> _DOCUMENT SEGMENT_:
I can't even remember my normal Christmas routine before 2011. I don't remember how I felt or anything. That's how traumatic Zacc's passing was. The only Christmas Zacc and I had together, I remember coming in to see him after sneaking away the night before to sleep in my own bed. His nurse, Ms. Ronda, told me that the girl scout were there the evening before handing out blankets they had made for the NICU babies. She told me that she got first pick and got Zacc the cutest one. It was such an thoughtful gesture. When Zacc passed away, I made sure Ms. Ronda got the blanket she had picked out for him. Each year after that I did my own Blanket, Beanie and Bear Drive for our local NICU and each year it's been very successful. This year unfortunately I've been dealing with starting dialysis, moving and multiple surgeries. Needless to say I wasn't able to push my efforts as I usually do. I've got a few things coming to me but not as much as I usually have. I'm trying not to let it get me down but it just doesn't feel right not being able to take Z's wagon loaded with presents for the NICU this year. I'm asking anyone that may have it on their heart to donate something to the NICU where your miracle resided at, please do. It stinks being there during the holidays but it sure makes a difference when someone takes time out just to show you a little kindness.

> _SOURCE DATA_:
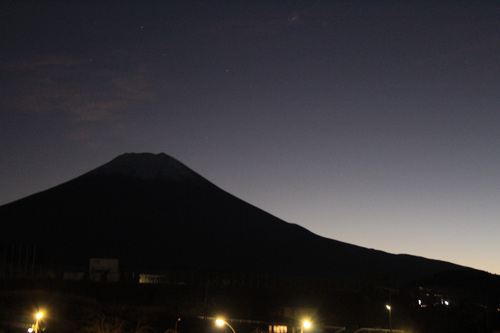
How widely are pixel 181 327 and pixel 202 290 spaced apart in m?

> _DESCRIPTION OF THE TASK_: Decide whether each statement agrees with the post about the NICU donation drive, answering yes or no and quoting the words of the post that settle it: 1. Ms. Ronda received the blanket she had chosen for Zacc. 2. This year the writer promoted the drive as much as in earlier years. 3. The writer clearly recalls the usual Christmas routine from before 2011.

> _FINAL ANSWER_:
1. Yes: "When Zacc passed away, I made sure Ms. Ronda got the blanket she had picked out for him."
2. No: "Needless to say I wasn't able to push my efforts as I usually do."
3. No: "I can't even remember my normal Christmas routine before 2011."